Brief:
Every record here should be printed again exactly.

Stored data
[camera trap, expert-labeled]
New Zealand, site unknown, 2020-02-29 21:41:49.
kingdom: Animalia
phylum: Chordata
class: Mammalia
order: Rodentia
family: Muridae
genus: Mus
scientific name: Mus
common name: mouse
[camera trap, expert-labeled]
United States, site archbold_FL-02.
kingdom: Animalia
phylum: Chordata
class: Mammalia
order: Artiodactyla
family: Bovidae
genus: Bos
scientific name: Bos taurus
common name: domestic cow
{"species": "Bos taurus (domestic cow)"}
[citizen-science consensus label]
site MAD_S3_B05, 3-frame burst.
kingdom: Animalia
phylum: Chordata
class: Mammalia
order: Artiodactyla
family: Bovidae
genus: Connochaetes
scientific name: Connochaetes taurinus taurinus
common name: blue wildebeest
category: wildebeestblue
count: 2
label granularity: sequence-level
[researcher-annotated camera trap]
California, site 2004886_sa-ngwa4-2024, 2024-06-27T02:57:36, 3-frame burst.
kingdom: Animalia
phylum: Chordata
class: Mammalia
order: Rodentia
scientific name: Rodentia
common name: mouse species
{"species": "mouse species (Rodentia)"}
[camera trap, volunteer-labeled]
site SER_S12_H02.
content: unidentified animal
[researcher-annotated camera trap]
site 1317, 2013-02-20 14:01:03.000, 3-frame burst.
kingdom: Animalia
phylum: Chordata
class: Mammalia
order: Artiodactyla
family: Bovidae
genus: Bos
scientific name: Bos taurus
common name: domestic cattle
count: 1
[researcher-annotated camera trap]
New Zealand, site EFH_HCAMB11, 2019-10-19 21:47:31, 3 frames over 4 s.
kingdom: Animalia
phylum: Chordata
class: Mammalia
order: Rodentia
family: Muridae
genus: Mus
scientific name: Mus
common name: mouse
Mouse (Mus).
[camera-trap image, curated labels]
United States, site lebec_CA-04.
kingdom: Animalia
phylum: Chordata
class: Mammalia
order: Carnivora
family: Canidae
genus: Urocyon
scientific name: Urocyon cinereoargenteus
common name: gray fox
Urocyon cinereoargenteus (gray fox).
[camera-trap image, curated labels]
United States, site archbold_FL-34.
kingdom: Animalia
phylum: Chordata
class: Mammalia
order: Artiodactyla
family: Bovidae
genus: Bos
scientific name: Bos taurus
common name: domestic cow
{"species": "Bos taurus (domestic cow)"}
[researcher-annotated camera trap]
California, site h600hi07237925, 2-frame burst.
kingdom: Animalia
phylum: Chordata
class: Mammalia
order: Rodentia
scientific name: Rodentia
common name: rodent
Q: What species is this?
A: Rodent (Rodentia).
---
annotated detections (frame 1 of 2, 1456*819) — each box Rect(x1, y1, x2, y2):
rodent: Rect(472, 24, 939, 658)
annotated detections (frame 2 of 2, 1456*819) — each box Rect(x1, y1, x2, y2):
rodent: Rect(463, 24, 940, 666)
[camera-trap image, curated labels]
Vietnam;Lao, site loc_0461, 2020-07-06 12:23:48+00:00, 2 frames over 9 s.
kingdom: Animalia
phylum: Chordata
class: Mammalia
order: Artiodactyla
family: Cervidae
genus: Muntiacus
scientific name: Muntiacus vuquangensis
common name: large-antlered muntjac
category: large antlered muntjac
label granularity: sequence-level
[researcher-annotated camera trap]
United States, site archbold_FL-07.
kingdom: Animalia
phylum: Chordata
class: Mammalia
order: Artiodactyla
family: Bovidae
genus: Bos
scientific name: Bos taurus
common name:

Task answer:
[camera trap, expert-labeled]
New Zealand, site unknown, 2020-02-29 21:41:49.
kingdom: Animalia
phylum: Chordata
class: Mammalia
order: Rodentia
family: Muridae
genus: Mus
scientific name: Mus
common name: mouse
[camera trap, expert-labeled]
United States, site archbold_FL-02.
kingdom: Animalia
phylum: Chordata
class: Mammalia
order: Artiodactyla
family: Bovidae
genus: Bos
scientific name: Bos taurus
common name: domestic cow
{"species": "Bos taurus (domestic cow)"}
[citizen-science consensus label]
site MAD_S3_B05, 3-frame burst.
kingdom: Animalia
phylum: Chordata
class: Mammalia
order: Artiodactyla
family: Bovidae
genus: Connochaetes
scientific name: Connochaetes taurinus taurinus
common name: blue wildebeest
category: wildebeestblue
count: 2
label granularity: sequence-level
[researcher-annotated camera trap]
California, site 2004886_sa-ngwa4-2024, 2024-06-27T02:57:36, 3-frame burst.
kingdom: Animalia
phylum: Chordata
class: Mammalia
order: Rodentia
scientific name: Rodentia
common name: mouse species
{"species": "mouse species (Rodentia)"}
[camera trap, volunteer-labeled]
site SER_S12_H02.
content: unidentified animal
[researcher-annotated camera trap]
site 1317, 2013-02-20 14:01:03.000, 3-frame burst.
kingdom: Animalia
phylum: Chordata
class: Mammalia
order: Artiodactyla
family: Bovidae
genus: Bos
scientific name: Bos taurus
common name: domestic cattle
count: 1
[researcher-annotated camera trap]
New Zealand, site EFH_HCAMB11, 2019-10-19 21:47:31, 3 frames over 4 s.
kingdom: Animalia
phylum: Chordata
class: Mammalia
order: Rodentia
family: Muridae
genus: Mus
scientific name: Mus
common name: mouse
Mouse (Mus).
[camera-trap image, curated labels]
United States, site lebec_CA-04.
kingdom: Animalia
phylum: Chordata
class: Mammalia
order: Carnivora
family: Canidae
genus: Urocyon
scientific name: Urocyon cinereoargenteus
common name: gray fox
Urocyon cinereoargenteus (gray fox).
[camera-trap image, curated labels]
United States, site archbold_FL-34.
kingdom: Animalia
phylum: Chordata
class: Mammalia
order: Artiodactyla
family: Bovidae
genus: Bos
scientific name: Bos taurus
common name: domestic cow
{"species": "Bos taurus (domestic cow)"}
[researcher-annotated camera trap]
California, site h600hi07237925, 2-frame burst.
kingdom: Animalia
phylum: Chordata
class: Mammalia
order: Rodentia
scientific name: Rodentia
common name: rodent
Q: What species is this?
A: Rodent (Rodentia).
---
annotated detections (frame 1 of 2, 1456*819) — each box Rect(x1, y1, x2, y2):
rodent: Rect(472, 24, 939, 658)
annotated detections (frame 2 of 2, 1456*819) — each box Rect(x1, y1, x2, y2):
rodent: Rect(463, 24, 940, 666)
[camera-trap image, curated labels]
Vietnam;Lao, site loc_0461, 2020-07-06 12:23:48+00:00, 2 frames over 9 s.
kingdom: Animalia
phylum: Chordata
class: Mammalia
order: Artiodactyla
family: Cervidae
genus: Muntiacus
scientific name: Muntiacus vuquangensis
common name: large-antlered muntjac
category: large antlered muntjac
label granularity: sequence-level
[researcher-annotated camera trap]
United States, site archbold_FL-07.
kingdom: Animalia
phylum: Chordata
class: Mammalia
order: Artiodactyla
family: Bovidae
genus: Bos
scientific name: Bos taurus
common name:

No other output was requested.